As one of the earliest participants in the Science and Entertainment Exchange Program of the US National Academy of Sciences, I would like to counter Daniel Sarewitz's criticisms (Nature 466, 27; 2010) by highlighting its success in promoting science to the public.

The Exchange was set up in 2008 in response to Hollywood's demand for scientific advice. True to its name, it also provides a boost for science by stimulating the audience's interest in scientific topics through the resulting film or television programme.

I worked as a physics consultant on the 2009 film Watchmen and on a video discussing the science behind it. The video intercut scenes from the film with a discussion of the physics of wave interference and an experimental demonstration of electron diffraction. It was posted on several websites, including Ain't It Cool News and Pharyngula, as well as on blogs run by Richard Dawkins and film critic Roger Ebert.

Within a few months, the video had been watched more than 1.5 million times. I could teach 1,000 students a year for 15 centuries before I would reach that many people. I doubt that I could get even 15 people to view a straightforward video demonstrating the wave–particle duality that underlies quantum physics. But, by tying the facts to a major motion picture, people who came for the fiction stayed for the science.

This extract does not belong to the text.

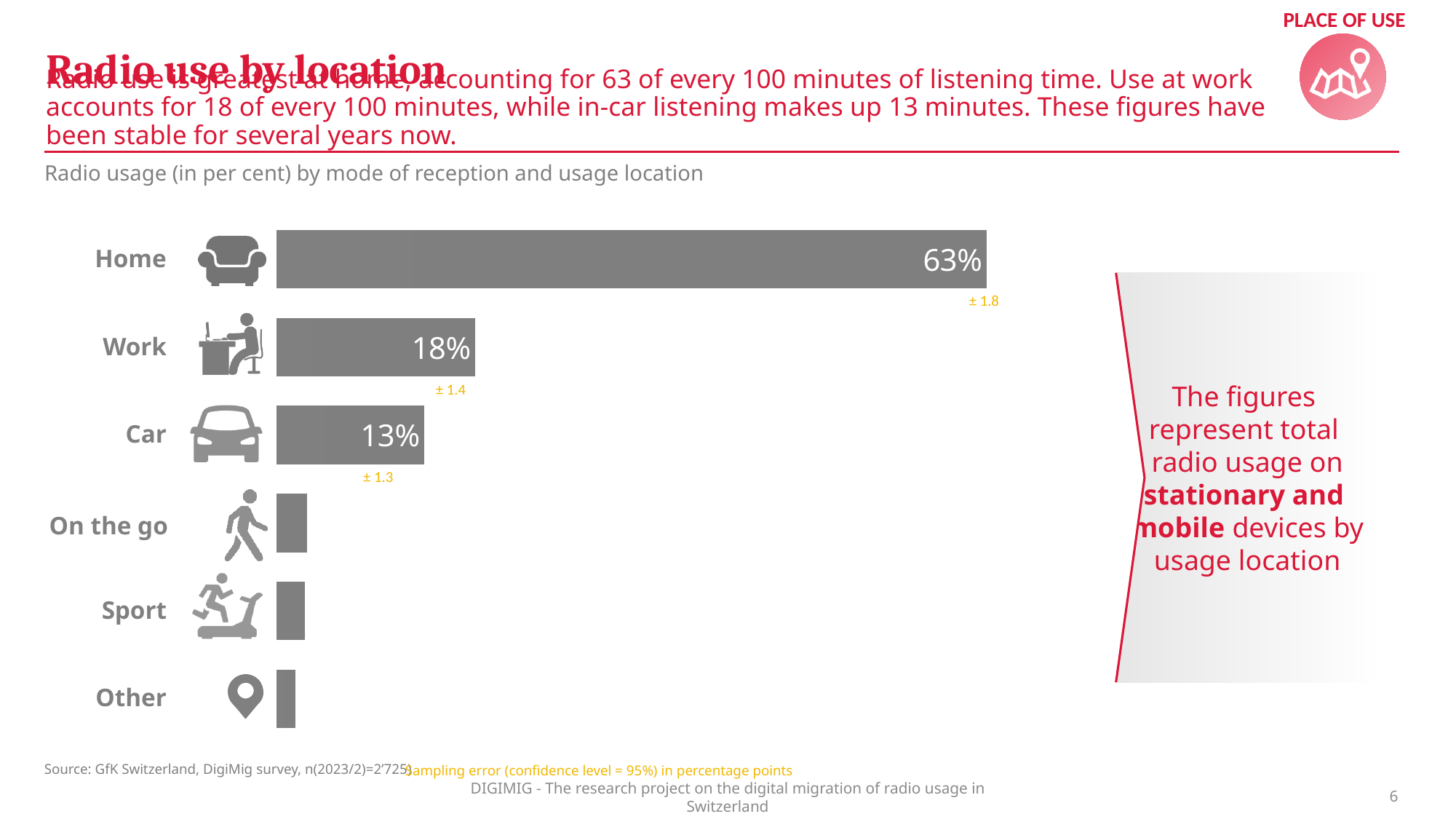
What is the subtitle describing the chart? Radio usage (in per cent) by mode of reception and usage location What is the difference in percentage points between Work and Car? 5 Which is larger, the value for Car or the value for On the go? Car How many usage locations are shown in the chart? 6 Which usage location has the lowest radio usage? Other What is the difference in percentage points between Home and Work? 45 What is the value shown for Work? 18% What is the value shown for Car? 13% What is the sampling error shown for the Home bar? ± 1.8 Which usage location has the highest radio usage? Home What kind of chart is used on this slide? Bar chart What percentage of radio usage takes place at home? 63%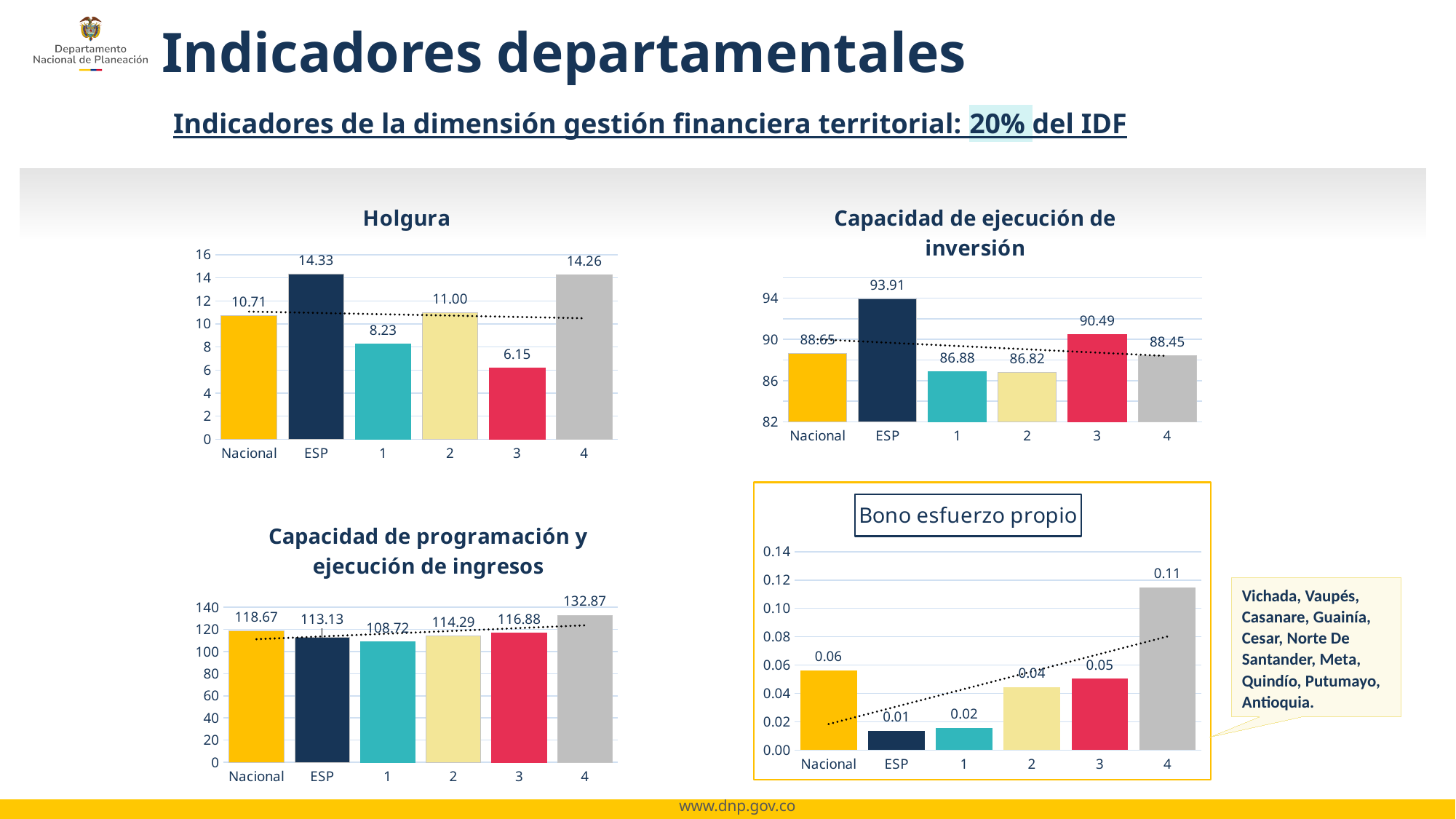
In the Holgura chart, which category has the lowest value? 3 In the Capacidad de programación y ejecución de ingresos chart, what is the value for category 4? 132.87 In the Holgura chart, what is the difference between the values for Nacional and 3? 4.56 In the Capacidad de ejecución de inversión chart, is the value for Nacional greater or less than 86? greater In the Bono esfuerzo propio chart, what is the difference between the values for category 4 and Nacional? 0.05 In the Holgura chart, what is the value for ESP? 14.33 In the Capacidad de ejecución de inversión chart, what is the value for category 3? 90.49 In the Bono esfuerzo propio chart, what is the value for category 4? 0.11 In the Capacidad de programación y ejecución de ingresos chart, which category has the lowest value? 1 In the Capacidad de programación y ejecución de ingresos chart, which is larger, the value for Nacional or the value for ESP? Nacional In the Capacidad de ejecución de inversión chart, which category has the highest value? ESP How many categories are shown on the x axis of the Bono esfuerzo propio chart? 6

Fans of fantastic fiction are excited by cool ideas, especially if they turn out to be true. The Exchange programme helps to feed that excitement, providing an opportunity to connect scientists to people they would not normally reach.

This spring, more than 14 million people (many of whom are registered voters) watched an episode of the CBS comedy The Big Bang Theory. It featured a scene in which a group of physics and astronomy PhDs sets up a powerful laser on the roof of their apartment to bounce a signal from the reflectors placed on the Moon by the Apollo astronauts. The group is jubilant about the trace on an oscilloscope screen because it relays evidence of man-made objects on the Moon, “put there by a member of a species that only 60 years before had just invented the airplane”.

Such examples are a testament to the value of the Science and Entertainment Exchange's efforts to promote science awareness.